Cette poussière, qui obscurcissait le ciel des plaines, ne monte sans doute jamais jusqu'à cette région choisie, car le vert magnifique des arbres n'en est nulle part terni. Et, dans cette solitude superbe que les hommes d'ici ont faite aux Mânes de leurs maîtres, quand le chemin nous fait passer par quelque clairière, ou sur quelque hauteur, les lointains qui se découvrent sont d'une limpidité absolue; une lumière paradisiaque tombe alors sur nous, d'un profond ciel discrètement bleu, rayé par des bandes de petits nuages d'un gris rose de tourterelle; dans ces moments-là, on aperçoit aussi, au loin, de somptueuses toitures, d'un émail jaune d'or, qui s'élèvent parmi les ramures si sombres, comme des palais de belles-au-bois-dormant…
Personne dans ces chemins ombreux. Un silence de désert. A peine, de temps à autre, le croassement d'un corbeau,—trop funèbre, à ce qu'il semble, pour les tranquilles enchantements de ce lieu, où la Mort a dû, avant d'entrer, dépouiller son horreur, pour demeurer seulement la Magicienne des repos qui ne finiront plus.
Par endroits, les arbres sont alignés en quinconces, formant des allées qui s'en vont à perte de vue dans la nuit verte. Ailleurs, ils ont été semés sans ordre; on dirait qu'ils ont poussé d'eux-mêmes comme les plantes sauvages, et on se croirait en simple forêt. Mais des détails cependant viennent rappeler que le lieu est magnifique, impérial et sacré; le moindre pont, jeté sur quelque ruisseau qui traverse le chemin, est de marbre blanc, d'un dessin rare; couvert de précieuses ciselures; ou bien quelque bête héraldique, accroupie à l'ombre, vous lance au passage la menace de son rire féroce; ou bien encore un obélisque de marbre, enroulé de dragons à cinq griffes, se dresse inattendu, dans sa neigeuse blancheur, sur le fond obscur des cèdres.
* * * * *
Dans ce bois de vingt lieues de tour, il y a seulement quatre cadavres d'empereurs; on y ajoutera celui de l'Impératrice Régente, dont le mausolée est depuis longtemps commencé, ensuite celui du jeune empereur son fils, qui a fait marquer sa place élue d'une stèle en marbre gris[5]. Et ce sera tout. Les autres souverains, passés ou à venir, dorment ou dormiront ailleurs, dans d'autres édens—du reste aussi vastes, aussi merveilleusement composés. Car il faut énormément de place pour un cadavre de Fils du Ciel, et énormément de silencieuse solitude alentour.

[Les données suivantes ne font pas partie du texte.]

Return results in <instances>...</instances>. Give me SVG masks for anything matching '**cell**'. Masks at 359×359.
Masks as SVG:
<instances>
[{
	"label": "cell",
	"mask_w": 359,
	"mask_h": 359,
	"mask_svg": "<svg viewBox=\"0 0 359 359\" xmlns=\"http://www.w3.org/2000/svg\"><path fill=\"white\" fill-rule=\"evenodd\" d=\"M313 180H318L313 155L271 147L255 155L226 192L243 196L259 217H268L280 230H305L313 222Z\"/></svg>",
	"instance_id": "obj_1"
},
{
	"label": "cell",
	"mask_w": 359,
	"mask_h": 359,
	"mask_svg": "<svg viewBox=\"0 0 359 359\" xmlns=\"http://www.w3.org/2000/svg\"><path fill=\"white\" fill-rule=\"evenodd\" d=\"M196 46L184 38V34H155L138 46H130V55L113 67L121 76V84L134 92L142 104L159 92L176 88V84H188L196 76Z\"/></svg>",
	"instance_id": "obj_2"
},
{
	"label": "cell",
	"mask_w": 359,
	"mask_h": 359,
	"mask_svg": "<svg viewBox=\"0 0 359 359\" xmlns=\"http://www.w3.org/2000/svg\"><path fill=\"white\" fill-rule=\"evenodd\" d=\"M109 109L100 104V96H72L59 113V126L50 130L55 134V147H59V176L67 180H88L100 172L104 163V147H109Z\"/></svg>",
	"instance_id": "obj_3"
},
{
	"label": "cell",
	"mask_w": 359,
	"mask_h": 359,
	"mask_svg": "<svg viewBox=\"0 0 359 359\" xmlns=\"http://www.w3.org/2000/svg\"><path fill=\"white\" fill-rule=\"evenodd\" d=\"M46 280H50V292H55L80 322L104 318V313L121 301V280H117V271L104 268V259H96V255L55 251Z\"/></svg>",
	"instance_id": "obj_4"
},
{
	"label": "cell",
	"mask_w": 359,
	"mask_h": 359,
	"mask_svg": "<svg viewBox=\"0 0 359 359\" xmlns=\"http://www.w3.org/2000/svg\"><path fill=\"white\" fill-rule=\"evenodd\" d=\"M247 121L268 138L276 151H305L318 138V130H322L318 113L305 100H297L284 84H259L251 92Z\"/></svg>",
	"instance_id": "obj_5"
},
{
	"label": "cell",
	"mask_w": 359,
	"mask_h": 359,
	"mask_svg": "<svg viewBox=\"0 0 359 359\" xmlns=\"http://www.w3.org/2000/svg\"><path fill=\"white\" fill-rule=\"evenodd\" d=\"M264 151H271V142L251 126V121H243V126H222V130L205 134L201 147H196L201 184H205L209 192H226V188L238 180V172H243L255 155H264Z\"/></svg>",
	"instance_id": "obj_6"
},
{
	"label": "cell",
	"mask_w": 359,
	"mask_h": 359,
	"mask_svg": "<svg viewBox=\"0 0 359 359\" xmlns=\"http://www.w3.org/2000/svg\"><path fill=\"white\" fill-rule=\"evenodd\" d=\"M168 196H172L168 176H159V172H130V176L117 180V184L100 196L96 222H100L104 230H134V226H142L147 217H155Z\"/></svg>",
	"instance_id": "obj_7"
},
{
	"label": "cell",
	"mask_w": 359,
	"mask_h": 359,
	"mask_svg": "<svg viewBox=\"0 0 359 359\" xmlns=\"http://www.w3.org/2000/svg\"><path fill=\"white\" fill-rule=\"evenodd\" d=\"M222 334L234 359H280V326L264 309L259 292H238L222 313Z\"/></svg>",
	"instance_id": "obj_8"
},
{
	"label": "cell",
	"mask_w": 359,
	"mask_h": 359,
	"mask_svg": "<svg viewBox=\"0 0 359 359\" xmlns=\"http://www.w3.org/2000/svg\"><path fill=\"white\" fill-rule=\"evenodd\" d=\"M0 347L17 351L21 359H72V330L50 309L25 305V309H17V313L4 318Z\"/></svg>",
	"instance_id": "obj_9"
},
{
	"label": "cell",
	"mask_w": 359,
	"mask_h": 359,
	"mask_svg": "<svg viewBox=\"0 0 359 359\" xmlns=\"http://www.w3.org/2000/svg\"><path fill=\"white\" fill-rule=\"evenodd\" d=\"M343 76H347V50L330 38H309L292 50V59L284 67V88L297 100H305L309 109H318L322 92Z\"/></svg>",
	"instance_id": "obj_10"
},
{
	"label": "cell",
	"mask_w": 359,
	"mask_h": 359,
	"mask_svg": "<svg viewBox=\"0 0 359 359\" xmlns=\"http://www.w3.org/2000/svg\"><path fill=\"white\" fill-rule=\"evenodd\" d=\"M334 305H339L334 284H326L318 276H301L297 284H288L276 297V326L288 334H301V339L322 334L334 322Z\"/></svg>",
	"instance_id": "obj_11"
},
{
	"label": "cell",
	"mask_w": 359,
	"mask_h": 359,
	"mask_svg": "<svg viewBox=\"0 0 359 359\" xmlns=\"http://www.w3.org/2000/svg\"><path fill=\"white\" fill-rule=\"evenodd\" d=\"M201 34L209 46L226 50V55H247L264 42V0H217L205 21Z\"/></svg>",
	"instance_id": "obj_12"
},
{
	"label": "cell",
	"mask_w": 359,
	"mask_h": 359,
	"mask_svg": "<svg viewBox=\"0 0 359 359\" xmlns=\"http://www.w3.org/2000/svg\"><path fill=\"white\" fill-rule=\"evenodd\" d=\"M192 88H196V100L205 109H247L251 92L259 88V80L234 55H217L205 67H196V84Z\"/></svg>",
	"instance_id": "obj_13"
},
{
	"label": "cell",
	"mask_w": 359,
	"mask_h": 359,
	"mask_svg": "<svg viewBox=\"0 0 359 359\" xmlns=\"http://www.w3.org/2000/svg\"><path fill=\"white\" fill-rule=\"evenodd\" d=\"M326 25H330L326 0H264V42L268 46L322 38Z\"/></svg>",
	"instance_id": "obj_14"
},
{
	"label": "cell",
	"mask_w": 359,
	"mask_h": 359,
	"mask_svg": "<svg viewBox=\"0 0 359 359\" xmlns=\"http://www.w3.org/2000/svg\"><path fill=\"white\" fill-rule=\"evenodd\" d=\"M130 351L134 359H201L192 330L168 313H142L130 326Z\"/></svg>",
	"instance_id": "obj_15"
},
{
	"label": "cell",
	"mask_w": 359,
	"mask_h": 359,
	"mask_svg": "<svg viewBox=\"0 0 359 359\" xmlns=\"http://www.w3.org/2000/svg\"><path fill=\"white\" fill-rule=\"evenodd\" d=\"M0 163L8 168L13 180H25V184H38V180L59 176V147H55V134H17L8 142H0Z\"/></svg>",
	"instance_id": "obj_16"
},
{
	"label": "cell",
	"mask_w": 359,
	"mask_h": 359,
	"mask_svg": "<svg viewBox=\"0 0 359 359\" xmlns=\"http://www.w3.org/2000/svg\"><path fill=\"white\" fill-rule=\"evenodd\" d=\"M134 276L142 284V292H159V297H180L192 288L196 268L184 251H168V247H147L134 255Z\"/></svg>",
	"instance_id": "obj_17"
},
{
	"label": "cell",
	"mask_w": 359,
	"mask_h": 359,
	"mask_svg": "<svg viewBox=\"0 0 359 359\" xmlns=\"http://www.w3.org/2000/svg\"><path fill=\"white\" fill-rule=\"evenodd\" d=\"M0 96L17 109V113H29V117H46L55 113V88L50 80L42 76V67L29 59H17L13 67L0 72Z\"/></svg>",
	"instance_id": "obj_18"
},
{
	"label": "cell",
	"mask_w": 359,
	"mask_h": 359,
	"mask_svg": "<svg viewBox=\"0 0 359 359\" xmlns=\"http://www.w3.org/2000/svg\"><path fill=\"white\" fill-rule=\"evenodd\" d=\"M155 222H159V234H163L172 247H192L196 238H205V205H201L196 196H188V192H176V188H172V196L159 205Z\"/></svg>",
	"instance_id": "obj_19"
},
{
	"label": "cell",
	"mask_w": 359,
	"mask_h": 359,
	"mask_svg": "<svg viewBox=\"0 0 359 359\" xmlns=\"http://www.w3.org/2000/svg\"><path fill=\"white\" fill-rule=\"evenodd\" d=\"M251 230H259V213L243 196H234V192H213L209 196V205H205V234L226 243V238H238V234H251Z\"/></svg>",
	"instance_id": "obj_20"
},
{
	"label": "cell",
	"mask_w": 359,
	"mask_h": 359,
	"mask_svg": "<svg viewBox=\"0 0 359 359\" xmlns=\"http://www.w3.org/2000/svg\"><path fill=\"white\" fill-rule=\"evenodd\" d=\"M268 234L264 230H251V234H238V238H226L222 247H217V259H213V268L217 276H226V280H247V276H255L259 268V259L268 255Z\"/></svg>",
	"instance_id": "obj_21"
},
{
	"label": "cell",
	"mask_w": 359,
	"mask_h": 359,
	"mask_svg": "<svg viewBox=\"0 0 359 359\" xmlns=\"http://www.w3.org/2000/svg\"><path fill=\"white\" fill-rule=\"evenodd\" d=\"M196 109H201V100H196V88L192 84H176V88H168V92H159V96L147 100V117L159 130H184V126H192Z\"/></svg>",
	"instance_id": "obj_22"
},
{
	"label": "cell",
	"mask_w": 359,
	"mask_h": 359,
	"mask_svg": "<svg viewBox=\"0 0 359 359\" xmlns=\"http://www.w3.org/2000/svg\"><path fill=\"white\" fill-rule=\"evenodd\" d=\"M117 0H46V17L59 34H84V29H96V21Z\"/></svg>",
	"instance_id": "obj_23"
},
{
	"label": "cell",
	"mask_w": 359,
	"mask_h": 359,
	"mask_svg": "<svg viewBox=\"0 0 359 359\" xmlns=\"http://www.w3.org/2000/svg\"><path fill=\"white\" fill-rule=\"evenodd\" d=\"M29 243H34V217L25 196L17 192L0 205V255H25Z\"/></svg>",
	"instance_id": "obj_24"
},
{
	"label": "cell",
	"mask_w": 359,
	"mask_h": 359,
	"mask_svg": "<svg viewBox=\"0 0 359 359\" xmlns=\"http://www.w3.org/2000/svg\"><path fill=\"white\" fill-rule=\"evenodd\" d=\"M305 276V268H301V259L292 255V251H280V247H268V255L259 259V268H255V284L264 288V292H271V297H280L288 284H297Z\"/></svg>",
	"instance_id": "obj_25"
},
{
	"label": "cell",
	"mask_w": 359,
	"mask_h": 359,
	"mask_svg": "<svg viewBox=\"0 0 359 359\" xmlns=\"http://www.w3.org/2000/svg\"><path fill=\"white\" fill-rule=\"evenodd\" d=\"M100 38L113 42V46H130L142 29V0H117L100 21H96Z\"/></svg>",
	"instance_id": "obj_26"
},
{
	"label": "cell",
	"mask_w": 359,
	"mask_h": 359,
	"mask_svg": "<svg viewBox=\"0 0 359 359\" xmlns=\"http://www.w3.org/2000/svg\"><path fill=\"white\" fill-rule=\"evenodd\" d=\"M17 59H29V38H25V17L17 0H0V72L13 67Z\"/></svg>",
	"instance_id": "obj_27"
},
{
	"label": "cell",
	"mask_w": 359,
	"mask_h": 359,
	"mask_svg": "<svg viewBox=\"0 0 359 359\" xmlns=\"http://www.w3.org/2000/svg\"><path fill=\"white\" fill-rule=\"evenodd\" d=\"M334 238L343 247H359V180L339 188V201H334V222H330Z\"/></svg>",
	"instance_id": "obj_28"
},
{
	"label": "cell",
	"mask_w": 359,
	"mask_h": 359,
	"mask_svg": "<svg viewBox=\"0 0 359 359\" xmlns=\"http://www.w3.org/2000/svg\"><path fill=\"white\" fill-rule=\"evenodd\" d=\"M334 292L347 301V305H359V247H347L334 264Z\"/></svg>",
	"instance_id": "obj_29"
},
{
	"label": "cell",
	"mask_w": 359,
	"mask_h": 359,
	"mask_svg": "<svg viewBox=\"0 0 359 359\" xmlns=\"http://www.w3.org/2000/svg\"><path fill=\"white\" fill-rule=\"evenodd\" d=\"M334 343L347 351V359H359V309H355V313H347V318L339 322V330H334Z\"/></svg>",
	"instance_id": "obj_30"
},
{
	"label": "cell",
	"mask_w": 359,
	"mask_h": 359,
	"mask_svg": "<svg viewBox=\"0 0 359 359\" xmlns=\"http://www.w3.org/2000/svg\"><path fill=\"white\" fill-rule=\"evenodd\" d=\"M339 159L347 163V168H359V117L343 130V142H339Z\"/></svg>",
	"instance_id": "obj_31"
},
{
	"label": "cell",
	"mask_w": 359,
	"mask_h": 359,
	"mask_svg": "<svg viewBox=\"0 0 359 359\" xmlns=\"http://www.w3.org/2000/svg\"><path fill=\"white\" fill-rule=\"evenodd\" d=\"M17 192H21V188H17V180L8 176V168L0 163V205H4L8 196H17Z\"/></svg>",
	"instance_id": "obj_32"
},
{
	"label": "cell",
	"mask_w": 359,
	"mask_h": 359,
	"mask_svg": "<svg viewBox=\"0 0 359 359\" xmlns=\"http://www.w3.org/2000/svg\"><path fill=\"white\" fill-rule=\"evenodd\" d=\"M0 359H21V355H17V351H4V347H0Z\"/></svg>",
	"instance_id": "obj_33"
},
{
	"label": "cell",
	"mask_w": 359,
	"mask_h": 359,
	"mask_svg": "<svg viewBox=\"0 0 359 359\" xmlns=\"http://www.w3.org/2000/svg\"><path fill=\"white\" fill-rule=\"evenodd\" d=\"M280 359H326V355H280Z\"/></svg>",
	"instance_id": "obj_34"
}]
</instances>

[Note 5: Ses sujets ont fait graver sur la stèle une inscription souhaitant à leur souverain de vivre dix mille fois dix mille ans.]
La disposition de ces tombeaux est réglée par des plans inchangeables, qui remontent aux vieilles dynasties éteintes; aussi sont-ils tous pareils,—rappelant même ceux des empereurs Mings, antérieurs de plusieurs siècles, et dont les ruines délaissées ont été depuis longtemps un but d'excursion permis aux Européens.
On y arrive invariablement par une coupée d'une demi-lieue de long dans la sombre futaie, coupée que les artistes d'autrefois ont eu soin d'orienter de manière qu'elle s'ouvre, comme les portants d'un magnifique décor au théâtre, sur quelque fond incomparable: par exemple une montagne particulièrement haute, abrupte et audacieuse; un amas rocheux présentant une de ces anomalies de forme ou de couleur que les Chinois recherchent en toute chose.
Invariablement aussi l'avenue commence par de grands arcs de triomphe en marbre blanc, qui sont, il va sans dire, surchargés de monstres, hérissés de cornes et de griffes.
Chez l'aïeul de l'Empereur actuel, qui reçoit aujourd'hui notre première visite, ces arcs de l'entrée, imprévus au milieu de la forêt, ont la base enlacée par les liserons sauvages: ils semblent, au coup de baguette d'un enchanteur, avoir jailli sans travail, d'un sol qui a l'air vierge,—tant il est feutré de ces mousses, de ces petites plantes délicates et rares qu'un rien dérange, qui ne croissent que dans les lieux longuement tranquilles, longuement respectés par les hommes.